• CHALLENGE
Reproduce the rows verbatim, everything from the line containing "From the photo shown, which option out of" down to the line containing "is closest to waterfront", both ends included.

Begin INPUT

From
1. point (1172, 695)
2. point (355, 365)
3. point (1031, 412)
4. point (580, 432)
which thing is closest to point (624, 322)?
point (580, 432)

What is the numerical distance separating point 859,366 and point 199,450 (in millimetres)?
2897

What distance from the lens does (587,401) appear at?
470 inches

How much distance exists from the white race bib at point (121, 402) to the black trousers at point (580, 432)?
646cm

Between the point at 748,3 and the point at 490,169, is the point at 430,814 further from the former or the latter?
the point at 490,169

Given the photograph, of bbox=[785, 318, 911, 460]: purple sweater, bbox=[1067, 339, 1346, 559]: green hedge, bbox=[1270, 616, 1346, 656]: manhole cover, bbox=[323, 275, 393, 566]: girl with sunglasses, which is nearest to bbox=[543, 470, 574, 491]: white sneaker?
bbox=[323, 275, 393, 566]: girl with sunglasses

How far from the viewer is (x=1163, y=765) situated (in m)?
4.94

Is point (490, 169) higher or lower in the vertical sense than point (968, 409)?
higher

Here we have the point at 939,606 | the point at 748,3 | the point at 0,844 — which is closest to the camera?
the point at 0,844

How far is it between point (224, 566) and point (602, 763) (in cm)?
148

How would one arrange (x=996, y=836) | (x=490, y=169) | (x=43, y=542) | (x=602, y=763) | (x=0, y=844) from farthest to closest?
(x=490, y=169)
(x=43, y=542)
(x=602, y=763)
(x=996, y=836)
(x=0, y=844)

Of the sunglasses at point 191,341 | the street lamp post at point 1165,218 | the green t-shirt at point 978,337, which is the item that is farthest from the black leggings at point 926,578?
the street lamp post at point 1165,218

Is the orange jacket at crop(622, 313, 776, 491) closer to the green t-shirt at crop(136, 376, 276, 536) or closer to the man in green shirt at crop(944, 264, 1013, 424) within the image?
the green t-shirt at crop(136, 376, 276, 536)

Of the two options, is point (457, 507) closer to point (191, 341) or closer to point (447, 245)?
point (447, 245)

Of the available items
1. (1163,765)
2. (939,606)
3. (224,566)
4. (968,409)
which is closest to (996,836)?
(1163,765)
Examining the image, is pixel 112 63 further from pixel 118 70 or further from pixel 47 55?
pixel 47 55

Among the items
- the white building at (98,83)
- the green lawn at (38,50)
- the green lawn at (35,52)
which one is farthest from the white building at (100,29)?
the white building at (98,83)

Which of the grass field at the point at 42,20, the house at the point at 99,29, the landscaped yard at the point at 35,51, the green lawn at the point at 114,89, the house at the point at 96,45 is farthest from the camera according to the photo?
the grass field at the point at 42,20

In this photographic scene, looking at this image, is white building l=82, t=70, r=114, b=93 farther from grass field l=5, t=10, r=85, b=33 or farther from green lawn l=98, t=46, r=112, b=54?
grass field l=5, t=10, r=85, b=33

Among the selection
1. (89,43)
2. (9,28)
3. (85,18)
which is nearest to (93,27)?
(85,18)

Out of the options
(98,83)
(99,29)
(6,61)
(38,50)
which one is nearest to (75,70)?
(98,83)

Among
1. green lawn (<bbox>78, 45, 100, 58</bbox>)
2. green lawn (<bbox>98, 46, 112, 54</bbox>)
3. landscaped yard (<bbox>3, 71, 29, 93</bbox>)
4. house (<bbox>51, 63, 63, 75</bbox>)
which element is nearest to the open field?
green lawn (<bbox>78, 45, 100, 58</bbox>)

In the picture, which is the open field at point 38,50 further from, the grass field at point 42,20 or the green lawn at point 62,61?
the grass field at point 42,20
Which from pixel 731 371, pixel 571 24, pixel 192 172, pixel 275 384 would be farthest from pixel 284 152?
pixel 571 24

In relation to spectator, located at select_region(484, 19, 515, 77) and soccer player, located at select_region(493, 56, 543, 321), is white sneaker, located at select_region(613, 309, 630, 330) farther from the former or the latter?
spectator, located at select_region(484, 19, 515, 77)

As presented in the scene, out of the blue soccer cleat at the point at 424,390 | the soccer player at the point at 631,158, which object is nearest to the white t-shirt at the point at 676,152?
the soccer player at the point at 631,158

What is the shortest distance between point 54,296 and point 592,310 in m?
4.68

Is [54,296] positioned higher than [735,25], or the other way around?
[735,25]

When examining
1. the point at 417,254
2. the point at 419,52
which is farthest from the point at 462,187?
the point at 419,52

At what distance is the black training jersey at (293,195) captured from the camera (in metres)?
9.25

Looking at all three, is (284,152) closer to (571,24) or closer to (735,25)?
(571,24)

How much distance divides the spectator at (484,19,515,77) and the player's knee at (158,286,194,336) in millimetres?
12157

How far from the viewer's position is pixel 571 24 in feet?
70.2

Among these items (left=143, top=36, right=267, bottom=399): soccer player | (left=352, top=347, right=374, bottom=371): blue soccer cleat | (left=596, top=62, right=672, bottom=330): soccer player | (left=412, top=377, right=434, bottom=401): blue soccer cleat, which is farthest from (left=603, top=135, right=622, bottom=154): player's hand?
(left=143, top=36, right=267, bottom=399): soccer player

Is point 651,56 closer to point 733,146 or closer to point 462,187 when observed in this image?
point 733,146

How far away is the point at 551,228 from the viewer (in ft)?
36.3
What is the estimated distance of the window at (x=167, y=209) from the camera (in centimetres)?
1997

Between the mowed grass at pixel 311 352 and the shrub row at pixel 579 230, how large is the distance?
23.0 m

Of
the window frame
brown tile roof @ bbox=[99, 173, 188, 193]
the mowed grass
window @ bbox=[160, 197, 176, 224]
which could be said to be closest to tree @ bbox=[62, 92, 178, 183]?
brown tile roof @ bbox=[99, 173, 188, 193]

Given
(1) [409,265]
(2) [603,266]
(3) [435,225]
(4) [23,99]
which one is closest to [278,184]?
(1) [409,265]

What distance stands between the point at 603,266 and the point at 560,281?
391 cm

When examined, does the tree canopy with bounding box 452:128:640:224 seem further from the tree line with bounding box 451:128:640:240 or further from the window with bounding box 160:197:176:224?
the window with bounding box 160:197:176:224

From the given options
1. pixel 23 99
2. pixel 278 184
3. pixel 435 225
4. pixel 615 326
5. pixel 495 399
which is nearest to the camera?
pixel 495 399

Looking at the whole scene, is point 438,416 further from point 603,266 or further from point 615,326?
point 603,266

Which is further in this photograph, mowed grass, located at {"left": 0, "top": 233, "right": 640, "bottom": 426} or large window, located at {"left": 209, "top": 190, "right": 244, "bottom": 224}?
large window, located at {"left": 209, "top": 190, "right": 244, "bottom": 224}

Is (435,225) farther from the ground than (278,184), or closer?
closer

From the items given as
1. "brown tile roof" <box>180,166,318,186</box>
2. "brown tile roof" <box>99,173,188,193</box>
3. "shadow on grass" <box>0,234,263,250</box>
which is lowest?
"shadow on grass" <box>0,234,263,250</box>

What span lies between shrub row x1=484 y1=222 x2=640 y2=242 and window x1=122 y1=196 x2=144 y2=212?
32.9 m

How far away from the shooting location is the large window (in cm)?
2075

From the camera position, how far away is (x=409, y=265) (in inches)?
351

End INPUT
Begin INPUT

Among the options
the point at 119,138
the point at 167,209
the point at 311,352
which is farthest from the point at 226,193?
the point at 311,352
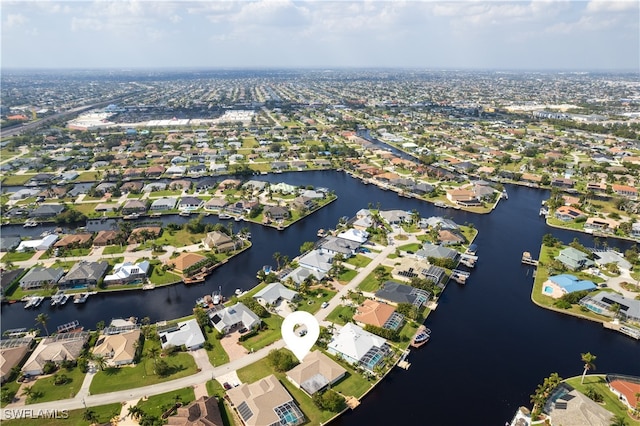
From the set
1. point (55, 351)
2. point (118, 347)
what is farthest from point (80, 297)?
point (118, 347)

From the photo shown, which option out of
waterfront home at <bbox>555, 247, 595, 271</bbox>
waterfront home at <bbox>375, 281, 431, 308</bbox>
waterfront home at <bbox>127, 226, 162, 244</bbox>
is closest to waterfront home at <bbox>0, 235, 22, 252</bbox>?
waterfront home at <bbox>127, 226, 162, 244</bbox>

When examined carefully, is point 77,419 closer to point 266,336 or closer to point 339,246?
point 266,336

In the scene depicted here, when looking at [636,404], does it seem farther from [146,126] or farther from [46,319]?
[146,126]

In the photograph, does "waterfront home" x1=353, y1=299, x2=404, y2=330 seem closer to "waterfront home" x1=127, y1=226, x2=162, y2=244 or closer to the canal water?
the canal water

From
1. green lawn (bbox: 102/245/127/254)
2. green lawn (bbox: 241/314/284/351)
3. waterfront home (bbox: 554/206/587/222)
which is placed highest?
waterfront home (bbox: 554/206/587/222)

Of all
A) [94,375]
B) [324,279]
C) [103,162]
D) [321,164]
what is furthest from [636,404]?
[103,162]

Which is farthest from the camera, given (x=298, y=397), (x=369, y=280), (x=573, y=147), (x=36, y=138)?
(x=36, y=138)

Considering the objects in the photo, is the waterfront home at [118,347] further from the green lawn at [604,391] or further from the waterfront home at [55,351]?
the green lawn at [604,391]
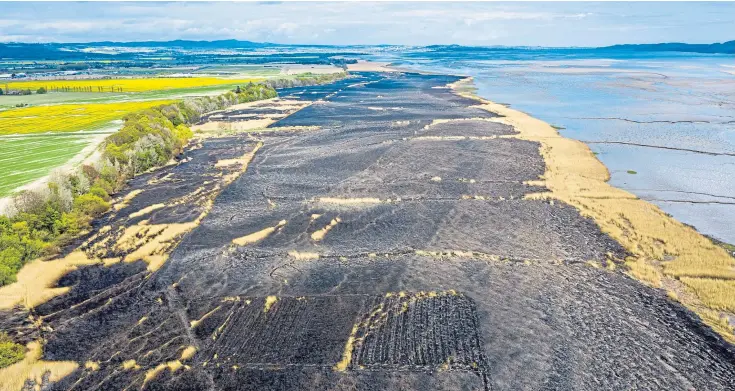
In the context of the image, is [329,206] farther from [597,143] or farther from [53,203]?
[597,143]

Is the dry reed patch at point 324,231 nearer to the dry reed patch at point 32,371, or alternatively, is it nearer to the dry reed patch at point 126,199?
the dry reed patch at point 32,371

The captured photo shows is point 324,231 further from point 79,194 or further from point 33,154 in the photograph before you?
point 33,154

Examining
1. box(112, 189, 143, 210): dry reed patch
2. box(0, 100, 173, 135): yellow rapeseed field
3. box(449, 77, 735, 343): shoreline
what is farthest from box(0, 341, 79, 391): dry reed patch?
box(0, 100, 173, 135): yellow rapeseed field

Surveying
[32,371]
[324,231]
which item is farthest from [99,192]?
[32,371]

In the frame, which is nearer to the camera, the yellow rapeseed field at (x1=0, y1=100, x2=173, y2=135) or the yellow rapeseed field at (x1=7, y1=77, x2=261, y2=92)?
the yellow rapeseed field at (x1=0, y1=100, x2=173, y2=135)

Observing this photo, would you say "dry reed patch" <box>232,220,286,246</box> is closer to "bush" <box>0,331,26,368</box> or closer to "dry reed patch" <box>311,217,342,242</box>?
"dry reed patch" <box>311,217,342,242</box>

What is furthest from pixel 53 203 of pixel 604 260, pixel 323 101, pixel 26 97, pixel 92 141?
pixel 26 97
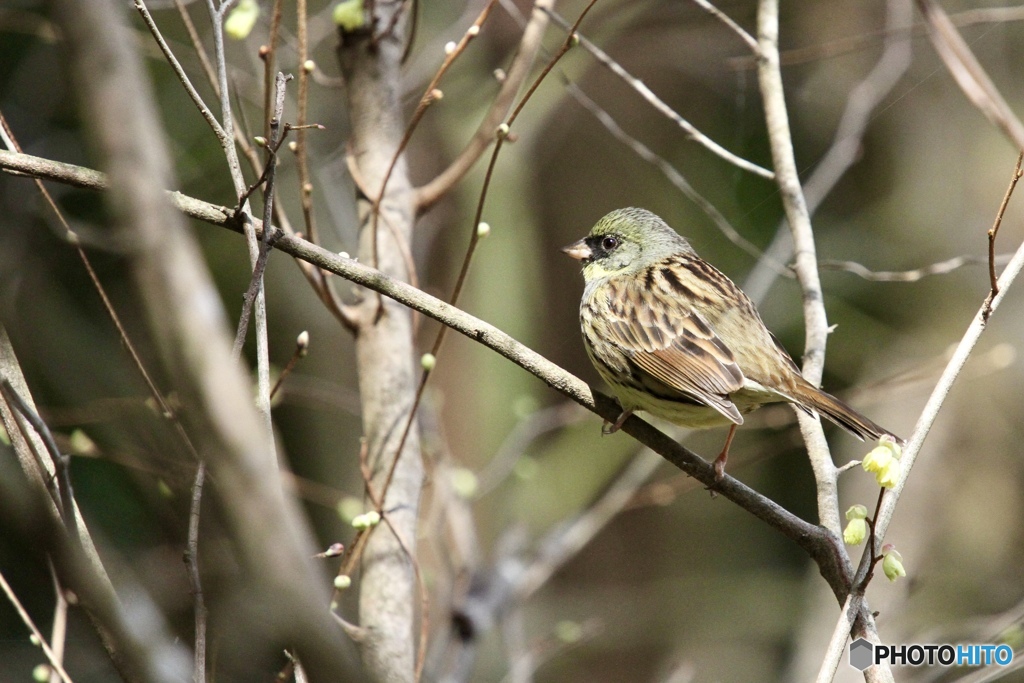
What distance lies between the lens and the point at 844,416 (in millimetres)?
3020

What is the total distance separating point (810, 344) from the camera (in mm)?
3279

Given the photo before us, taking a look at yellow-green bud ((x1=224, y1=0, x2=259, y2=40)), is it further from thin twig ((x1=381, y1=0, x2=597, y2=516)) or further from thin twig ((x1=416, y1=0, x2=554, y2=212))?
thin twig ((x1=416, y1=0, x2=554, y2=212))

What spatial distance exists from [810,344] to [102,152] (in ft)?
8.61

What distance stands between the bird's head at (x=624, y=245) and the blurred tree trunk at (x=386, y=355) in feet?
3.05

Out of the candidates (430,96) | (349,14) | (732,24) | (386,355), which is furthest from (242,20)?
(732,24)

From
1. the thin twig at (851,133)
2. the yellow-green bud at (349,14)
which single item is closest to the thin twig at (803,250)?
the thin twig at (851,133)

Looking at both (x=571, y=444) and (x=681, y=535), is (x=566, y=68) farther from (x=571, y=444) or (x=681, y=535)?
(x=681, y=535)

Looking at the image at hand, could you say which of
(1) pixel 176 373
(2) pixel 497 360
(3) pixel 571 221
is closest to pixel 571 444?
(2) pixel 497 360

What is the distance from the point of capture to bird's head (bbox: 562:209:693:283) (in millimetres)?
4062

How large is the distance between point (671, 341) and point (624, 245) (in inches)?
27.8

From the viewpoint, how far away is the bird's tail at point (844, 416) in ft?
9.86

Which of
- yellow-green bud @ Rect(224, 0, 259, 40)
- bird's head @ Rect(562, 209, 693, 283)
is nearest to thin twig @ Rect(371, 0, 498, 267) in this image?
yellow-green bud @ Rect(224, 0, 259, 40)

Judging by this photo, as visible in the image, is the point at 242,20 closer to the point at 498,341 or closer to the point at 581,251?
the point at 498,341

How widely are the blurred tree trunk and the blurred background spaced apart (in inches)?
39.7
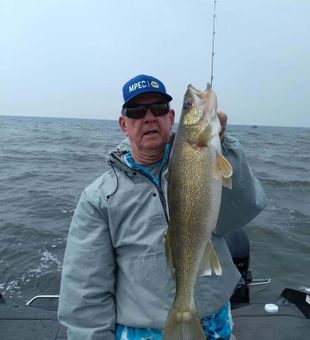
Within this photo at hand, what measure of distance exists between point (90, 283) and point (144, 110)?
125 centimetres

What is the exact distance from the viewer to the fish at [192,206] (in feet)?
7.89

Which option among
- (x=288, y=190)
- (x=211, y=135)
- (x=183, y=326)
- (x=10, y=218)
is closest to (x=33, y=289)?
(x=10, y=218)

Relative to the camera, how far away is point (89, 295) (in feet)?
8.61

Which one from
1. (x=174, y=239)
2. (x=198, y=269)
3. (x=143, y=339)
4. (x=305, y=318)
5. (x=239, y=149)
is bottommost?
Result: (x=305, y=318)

End INPUT

• OUTPUT FOR THIS TASK
From the photo shown, which option out of
waterfront home at <bbox>555, 247, 595, 271</bbox>
waterfront home at <bbox>375, 281, 431, 308</bbox>
waterfront home at <bbox>127, 226, 162, 244</bbox>
is closest to waterfront home at <bbox>0, 235, 22, 252</bbox>?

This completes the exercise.